Official Title:
Comparison of The Effects of Subcostal Anterior Quadratus Lumborum Block and Intrathecal Morphine on Postoperative Acute Pain in Laparoscopic Nephrectomy Surgery: A Randomized, Single-Blind, Non-Inferiority Trial
If Expanded Access, NCT#:
N/A
Has Expanded Access, NCT# Status:
N/A
Detailed Description:
For all patients undergoing surgery, analgesic medications and techniques are routinely administered preoperatively, intraoperatively, and postoperatively to relieve their pain. Depending on the method applied, patients' analgesic needs in the recovery room and ward after surgery may vary. In patients undergoing laparoscopic nephrectomy, multimodal analgesia (paracetamol, nonsteroidal anti-inflammatory drugs, and opioids) is routinely applied in our clinic, utilizing various regional techniques or intravenous analgesics .
Opioids are the gold standard for postoperative pain control; however, they increase the incidence of opioid-related adverse effects such as dizziness, nausea, vomiting, constipation, and respiratory depression. Therefore, minimizing opioid use and its side effects is essential for postoperative pain control. Regional analgesia is a beneficial method for reducing opioid consumption and postoperative pain. It may also reduce postoperative morbidity and mortality.
Recently, interfascial plane blocks have been used for postoperative pain control in abdominal surgeries. The quadratus lumborum block (QLB) is a relatively new interfascial plane block technique in which local anesthetics are injected adjacent to the quadratus lumborum muscle. There are four different approaches to the QLB: anterior, intramuscular, lateral, and posterior. Anterior QLB involves the injection of a local anesthetic between the quadratus lumborum (QL) muscle and the psoas muscle. The dermatome coverage is determined by the injection site. The injection of local anesthetic anterior to the QL muscle potentially allows the drug to spread into the thoracic paravertebral space, blocking the somatic and sympathetic nerves of the lower thoracic segments. This situation helps us achieve more effective analgesia in abdominal surgeries.
Intrathecal morphine (ITM) is an emerging strategy for postoperative analgesia following major abdominal surgery.

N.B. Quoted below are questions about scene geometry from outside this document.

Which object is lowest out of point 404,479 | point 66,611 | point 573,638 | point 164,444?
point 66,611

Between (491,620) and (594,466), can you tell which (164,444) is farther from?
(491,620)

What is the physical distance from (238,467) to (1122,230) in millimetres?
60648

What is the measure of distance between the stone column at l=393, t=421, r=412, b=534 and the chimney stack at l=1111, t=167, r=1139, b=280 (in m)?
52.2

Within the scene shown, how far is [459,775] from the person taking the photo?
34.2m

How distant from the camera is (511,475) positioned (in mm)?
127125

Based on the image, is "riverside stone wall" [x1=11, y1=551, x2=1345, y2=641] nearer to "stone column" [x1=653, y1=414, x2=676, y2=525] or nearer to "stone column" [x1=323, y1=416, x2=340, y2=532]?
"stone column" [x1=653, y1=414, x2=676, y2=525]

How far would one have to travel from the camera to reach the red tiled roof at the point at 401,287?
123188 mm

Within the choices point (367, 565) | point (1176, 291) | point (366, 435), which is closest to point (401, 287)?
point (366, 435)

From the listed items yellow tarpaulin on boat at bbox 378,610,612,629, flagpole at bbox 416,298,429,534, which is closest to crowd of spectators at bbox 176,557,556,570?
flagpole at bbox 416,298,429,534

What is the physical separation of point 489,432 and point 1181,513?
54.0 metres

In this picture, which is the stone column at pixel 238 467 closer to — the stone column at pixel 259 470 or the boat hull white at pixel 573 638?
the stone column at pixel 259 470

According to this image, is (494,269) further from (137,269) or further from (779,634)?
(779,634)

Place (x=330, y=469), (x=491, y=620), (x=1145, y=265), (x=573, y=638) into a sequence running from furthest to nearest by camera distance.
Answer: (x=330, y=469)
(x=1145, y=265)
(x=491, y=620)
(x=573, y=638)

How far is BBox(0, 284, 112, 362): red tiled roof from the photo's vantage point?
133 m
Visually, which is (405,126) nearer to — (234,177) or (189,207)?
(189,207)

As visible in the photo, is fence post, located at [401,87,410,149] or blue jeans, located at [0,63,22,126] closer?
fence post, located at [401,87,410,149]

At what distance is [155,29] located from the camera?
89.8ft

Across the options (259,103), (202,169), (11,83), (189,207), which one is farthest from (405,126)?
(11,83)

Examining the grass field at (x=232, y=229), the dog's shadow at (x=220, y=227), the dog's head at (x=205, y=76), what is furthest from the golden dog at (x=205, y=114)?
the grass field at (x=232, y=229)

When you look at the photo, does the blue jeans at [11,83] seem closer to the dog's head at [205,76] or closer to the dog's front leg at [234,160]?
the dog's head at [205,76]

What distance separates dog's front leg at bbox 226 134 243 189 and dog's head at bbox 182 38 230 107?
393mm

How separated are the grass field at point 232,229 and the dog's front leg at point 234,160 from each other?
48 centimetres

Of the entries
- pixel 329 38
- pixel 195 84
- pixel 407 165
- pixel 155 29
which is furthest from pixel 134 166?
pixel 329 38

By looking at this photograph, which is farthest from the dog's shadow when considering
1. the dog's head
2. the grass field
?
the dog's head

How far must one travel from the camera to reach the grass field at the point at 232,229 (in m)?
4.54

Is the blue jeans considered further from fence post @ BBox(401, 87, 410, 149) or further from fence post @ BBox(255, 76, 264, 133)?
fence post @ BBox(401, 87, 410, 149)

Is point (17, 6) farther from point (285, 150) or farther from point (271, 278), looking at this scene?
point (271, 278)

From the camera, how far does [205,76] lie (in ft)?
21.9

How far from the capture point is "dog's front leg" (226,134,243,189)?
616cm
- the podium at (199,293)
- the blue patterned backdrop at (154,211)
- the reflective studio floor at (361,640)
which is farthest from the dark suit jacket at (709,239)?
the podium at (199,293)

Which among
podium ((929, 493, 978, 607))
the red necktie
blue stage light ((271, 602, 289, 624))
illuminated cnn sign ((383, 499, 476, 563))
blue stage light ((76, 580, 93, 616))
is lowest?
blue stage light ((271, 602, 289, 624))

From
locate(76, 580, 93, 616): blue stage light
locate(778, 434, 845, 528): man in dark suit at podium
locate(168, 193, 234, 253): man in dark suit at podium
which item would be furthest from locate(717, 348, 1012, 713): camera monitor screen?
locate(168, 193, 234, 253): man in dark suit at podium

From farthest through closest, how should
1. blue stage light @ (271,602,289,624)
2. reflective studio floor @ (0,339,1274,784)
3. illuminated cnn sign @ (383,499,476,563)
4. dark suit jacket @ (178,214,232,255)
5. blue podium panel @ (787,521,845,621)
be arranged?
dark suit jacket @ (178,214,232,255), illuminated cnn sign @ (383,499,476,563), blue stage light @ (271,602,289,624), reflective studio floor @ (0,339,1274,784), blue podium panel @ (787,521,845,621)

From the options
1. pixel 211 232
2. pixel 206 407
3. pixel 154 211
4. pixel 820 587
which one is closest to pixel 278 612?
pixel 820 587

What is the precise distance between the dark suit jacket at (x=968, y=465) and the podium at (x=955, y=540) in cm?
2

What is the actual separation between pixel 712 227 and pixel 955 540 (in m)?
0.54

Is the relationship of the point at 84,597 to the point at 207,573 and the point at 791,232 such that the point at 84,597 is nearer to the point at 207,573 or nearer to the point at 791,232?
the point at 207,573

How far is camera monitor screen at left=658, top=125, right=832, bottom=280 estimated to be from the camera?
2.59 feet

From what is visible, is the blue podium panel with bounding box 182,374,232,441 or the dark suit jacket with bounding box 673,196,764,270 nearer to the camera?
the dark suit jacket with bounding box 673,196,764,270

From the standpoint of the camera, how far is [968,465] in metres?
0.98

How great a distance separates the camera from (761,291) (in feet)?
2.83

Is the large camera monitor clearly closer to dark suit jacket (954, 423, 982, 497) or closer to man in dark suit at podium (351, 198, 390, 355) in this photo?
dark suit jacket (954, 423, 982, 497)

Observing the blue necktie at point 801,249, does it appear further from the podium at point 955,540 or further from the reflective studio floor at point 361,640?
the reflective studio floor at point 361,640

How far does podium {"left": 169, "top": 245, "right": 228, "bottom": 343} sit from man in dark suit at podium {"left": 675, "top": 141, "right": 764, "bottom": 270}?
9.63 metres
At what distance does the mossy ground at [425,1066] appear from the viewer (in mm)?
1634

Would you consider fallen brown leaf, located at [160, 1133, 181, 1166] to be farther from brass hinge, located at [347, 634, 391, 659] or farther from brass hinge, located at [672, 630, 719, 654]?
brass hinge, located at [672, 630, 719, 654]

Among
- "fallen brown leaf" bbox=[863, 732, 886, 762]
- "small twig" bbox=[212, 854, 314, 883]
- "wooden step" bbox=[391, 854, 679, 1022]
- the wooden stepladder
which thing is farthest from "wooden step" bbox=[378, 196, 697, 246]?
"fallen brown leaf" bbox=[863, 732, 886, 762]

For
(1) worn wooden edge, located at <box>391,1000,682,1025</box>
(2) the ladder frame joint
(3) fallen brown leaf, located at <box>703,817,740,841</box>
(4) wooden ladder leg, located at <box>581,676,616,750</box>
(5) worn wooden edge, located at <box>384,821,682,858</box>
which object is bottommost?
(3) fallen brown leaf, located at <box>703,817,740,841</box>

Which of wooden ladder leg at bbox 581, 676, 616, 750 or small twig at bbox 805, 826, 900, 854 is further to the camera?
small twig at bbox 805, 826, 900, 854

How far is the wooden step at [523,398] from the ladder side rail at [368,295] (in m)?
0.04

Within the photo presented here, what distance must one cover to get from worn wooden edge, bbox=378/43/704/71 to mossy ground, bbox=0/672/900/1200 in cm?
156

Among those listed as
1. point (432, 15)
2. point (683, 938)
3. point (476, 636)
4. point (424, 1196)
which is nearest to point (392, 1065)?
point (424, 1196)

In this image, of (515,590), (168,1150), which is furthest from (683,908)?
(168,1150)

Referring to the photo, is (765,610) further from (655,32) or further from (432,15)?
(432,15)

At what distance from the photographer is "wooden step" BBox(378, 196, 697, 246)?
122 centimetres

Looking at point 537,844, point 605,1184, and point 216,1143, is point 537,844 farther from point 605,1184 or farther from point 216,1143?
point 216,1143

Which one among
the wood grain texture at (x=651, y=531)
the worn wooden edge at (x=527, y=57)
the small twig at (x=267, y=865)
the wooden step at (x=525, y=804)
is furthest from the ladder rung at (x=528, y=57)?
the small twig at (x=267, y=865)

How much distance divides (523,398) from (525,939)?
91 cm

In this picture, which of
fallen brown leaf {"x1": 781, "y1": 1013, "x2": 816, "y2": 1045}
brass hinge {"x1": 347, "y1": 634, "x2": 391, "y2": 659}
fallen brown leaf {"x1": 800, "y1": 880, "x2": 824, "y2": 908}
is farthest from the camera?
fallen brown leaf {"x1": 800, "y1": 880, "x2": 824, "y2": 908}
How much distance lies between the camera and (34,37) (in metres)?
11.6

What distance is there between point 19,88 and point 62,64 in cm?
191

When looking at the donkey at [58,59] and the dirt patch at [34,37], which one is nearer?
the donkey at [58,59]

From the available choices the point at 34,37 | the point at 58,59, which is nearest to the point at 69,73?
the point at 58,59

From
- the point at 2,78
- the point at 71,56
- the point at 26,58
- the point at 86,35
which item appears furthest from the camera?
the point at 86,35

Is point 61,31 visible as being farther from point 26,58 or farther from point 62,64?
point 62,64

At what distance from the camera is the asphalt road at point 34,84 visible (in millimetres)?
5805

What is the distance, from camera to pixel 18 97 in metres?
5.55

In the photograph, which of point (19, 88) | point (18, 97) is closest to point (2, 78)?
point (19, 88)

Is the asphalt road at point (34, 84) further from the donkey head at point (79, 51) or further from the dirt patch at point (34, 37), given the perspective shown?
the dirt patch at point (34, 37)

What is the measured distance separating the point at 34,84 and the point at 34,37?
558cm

Traditional spinal analgesia protocols often rely on continuous thoracic epidural anesthesia due to their ability to provide adequate analgesia with a few cardiopulmonary complications. However, epidural anesthesia is also associated with more frequent perioperative hypotension, technical failures, increased fluid administration, and longer length of stay (LOS). Therefore, ITM is an attractive alternative because it offers easier administration, potent efficacy at low doses, and reduced postoperative complications, providing a form of spinal analgesia that can be used when epidural catheters are contraindicated.
The analgesic properties of ITM have been demonstrated in recent studies involving cardiac, gynecological, spinal, orthopedic, urological, colorectal, hepatopancreatobiliary, and major abdominal surgeries. With an estimated duration of action of up to 24 hours, these studies have focused on the initial postoperative recovery period and generally found lower pain scores and, in some cases, reduced early postoperative opioid requirements. Intrathecal morphine has been successfully used for postoperative pain in various surgeries. Being a hydrophilic opioid, morphine's limited sequestration in adipose tissue delays its clearance from the cerebrospinal fluid compared to other opioids. As a result, the analgesic effects of intrathecal morphine last longer, providing up to 24 hours of analgesia without the need for indwelling catheters or continuous infusions. Direct injection into the intrathecal space also allows morphine to act directly on opioid receptors in the brain and the substantia gelatinosa of the spinal cord, providing a potent analgesic response.
In this study, it was aimed to determine whether the subcostal anterior quadratus lumborum block (S-QLB3) is non-inferior to intrathecal morphine (ITM) in terms of postoperative 24-hour opioid consumption in patients undergoing laparoscopic nephrectomy.
The H0 hypothesis of study is that the mean difference in postoperative 24-hour morphine consumption between S-QLB3 and ITM is less than or equal to the non-inferiority margin.
Patients will be divided into two groups:
Group S-QLB3:A unilateral S-QLB3 block will be performed (0.4 ml/kg of 0.25% bupivacaine + 1:400.000 adrenaline). In addition, IV morphine-PCA will be applied postoperatively for 24 hours.
Group ITM: Intrathecal morphine will be performed (5 mcg/kg preservative-free morphine (maximum 200 mcg) + 7.5 mg isobaric bupivacaine). In addition, IV morphine-PCA will be applied postoperatively for 24 hours.